>>>
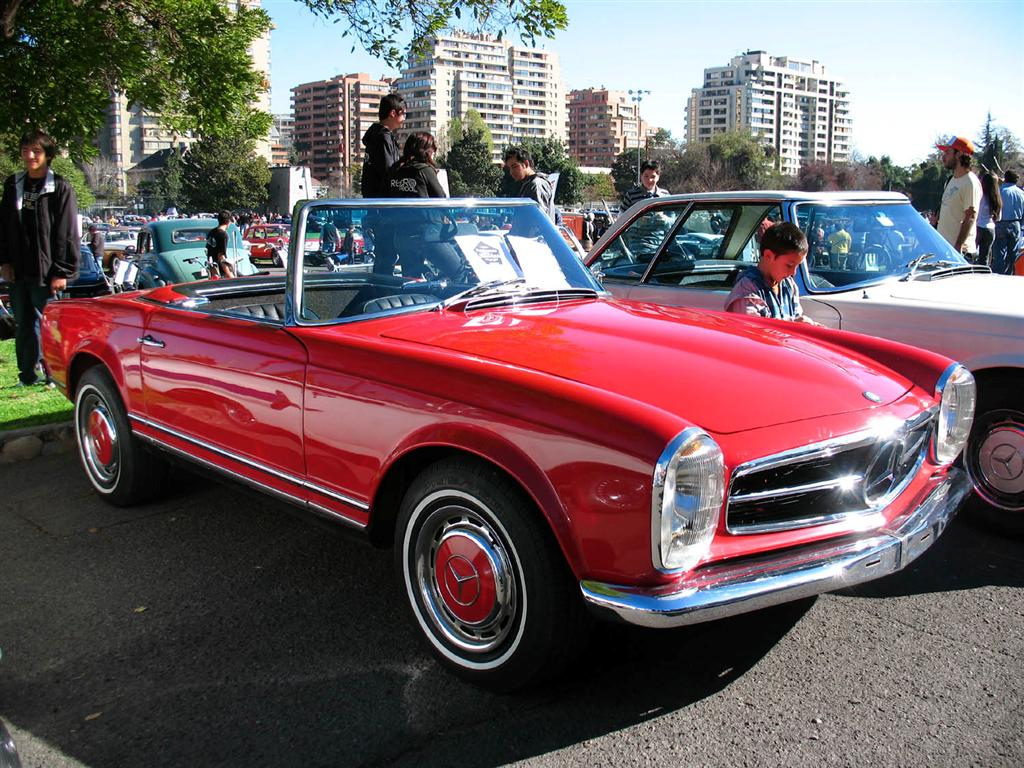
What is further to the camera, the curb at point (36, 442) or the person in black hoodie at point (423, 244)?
the curb at point (36, 442)

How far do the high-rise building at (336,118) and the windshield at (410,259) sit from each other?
176 m

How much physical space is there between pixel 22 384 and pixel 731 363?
6.32 metres

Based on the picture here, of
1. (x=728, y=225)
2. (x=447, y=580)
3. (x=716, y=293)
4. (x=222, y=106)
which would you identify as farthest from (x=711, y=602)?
(x=222, y=106)

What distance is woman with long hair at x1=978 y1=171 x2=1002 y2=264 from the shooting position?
930cm

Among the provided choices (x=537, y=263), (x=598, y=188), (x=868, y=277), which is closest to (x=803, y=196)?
(x=868, y=277)

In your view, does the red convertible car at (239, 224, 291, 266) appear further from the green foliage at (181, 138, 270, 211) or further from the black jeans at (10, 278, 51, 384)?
the green foliage at (181, 138, 270, 211)

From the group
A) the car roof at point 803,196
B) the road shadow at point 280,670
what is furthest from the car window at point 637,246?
the road shadow at point 280,670

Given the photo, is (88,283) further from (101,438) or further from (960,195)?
(960,195)

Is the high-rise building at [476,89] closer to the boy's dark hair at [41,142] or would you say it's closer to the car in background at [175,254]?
the car in background at [175,254]

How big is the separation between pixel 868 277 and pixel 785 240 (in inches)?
38.2

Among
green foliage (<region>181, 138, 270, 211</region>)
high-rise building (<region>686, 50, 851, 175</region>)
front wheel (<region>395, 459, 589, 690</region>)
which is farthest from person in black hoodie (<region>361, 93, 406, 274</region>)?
high-rise building (<region>686, 50, 851, 175</region>)

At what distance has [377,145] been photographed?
20.9 ft

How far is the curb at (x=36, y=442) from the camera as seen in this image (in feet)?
17.8

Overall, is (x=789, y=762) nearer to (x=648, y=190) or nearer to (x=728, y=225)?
(x=728, y=225)
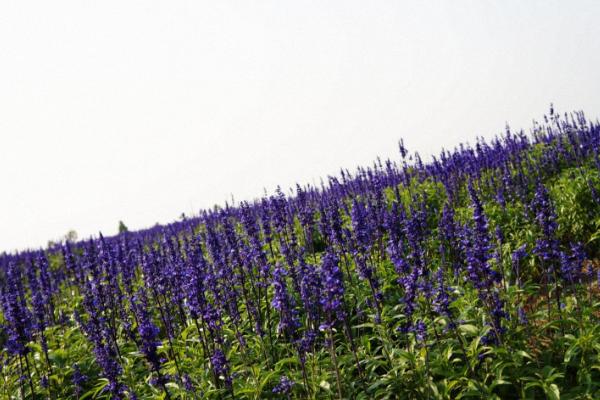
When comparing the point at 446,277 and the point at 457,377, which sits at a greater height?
the point at 446,277

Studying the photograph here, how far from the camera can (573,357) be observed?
231 inches

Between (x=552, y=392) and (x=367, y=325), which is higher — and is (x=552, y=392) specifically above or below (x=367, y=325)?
below

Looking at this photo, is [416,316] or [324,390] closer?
[324,390]

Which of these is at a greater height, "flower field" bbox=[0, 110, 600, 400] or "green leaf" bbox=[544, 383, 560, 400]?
"flower field" bbox=[0, 110, 600, 400]

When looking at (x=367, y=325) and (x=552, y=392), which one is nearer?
(x=552, y=392)

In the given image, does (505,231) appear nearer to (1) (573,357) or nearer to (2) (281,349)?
(1) (573,357)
<<<
_WHAT TO PRODUCE_.
Convert all of the data above into a JSON list of strings with one string per line, skipping blank lines. Leave the pictures out of the answer.

_EXERCISE ANSWER_.
[
  "What is further to the camera, the curb at point (36, 442) or the person in black hoodie at point (423, 244)?",
  "the curb at point (36, 442)",
  "How far do the high-rise building at (336,118) and the windshield at (410,259) sit from each other?",
  "176 m",
  "How much physical space is there between pixel 22 384 and pixel 731 363?",
  "6.32 metres",
  "Based on the picture here, of",
  "1. (x=728, y=225)",
  "2. (x=447, y=580)",
  "3. (x=716, y=293)",
  "4. (x=222, y=106)",
  "which would you identify as farthest from (x=711, y=602)?",
  "(x=222, y=106)",
  "What distance is woman with long hair at x1=978 y1=171 x2=1002 y2=264 from the shooting position?",
  "930cm",
  "Among the provided choices (x=537, y=263), (x=598, y=188), (x=868, y=277), which is closest to (x=803, y=196)?",
  "(x=868, y=277)",
  "In your view, does the red convertible car at (239, 224, 291, 266) appear further from the green foliage at (181, 138, 270, 211) or further from the black jeans at (10, 278, 51, 384)?",
  "the green foliage at (181, 138, 270, 211)",
  "From the group",
  "A) the car roof at point 803,196",
  "B) the road shadow at point 280,670",
  "what is furthest from the car window at point 637,246?",
  "the road shadow at point 280,670",
  "Given the photo, is (88,283) further from (101,438) or further from (960,195)?",
  "(960,195)",
  "Is the high-rise building at [476,89] closer to the boy's dark hair at [41,142] or would you say it's closer to the car in background at [175,254]?",
  "the car in background at [175,254]",
  "How big is the separation between pixel 868 277 and pixel 785 240 (in inches)?",
  "38.2",
  "Among",
  "green foliage (<region>181, 138, 270, 211</region>)",
  "high-rise building (<region>686, 50, 851, 175</region>)",
  "front wheel (<region>395, 459, 589, 690</region>)",
  "which is farthest from person in black hoodie (<region>361, 93, 406, 274</region>)?",
  "high-rise building (<region>686, 50, 851, 175</region>)",
  "At what distance has [377,145] been photographed?",
  "20.9 ft",
  "How far is the curb at (x=36, y=442) from the camera as seen in this image (in feet)?",
  "17.8",
  "Overall, is (x=789, y=762) nearer to (x=648, y=190) or nearer to (x=728, y=225)?",
  "(x=728, y=225)",
  "When comparing the point at 446,277 and the point at 457,377, which sits at a greater height?",
  "the point at 446,277",
  "Studying the photograph here, how far from the camera can (573,357) be observed?",
  "231 inches",
  "Between (x=552, y=392) and (x=367, y=325), which is higher — and is (x=552, y=392) specifically above or below (x=367, y=325)?",
  "below",
  "Looking at this photo, is [416,316] or [324,390] closer?",
  "[324,390]",
  "Which of these is at a greater height, \"flower field\" bbox=[0, 110, 600, 400] or \"green leaf\" bbox=[544, 383, 560, 400]?",
  "\"flower field\" bbox=[0, 110, 600, 400]",
  "When looking at (x=367, y=325) and (x=552, y=392), which one is nearer?",
  "(x=552, y=392)",
  "In the given image, does (505,231) appear nearer to (1) (573,357) or nearer to (2) (281,349)?",
  "(1) (573,357)"
]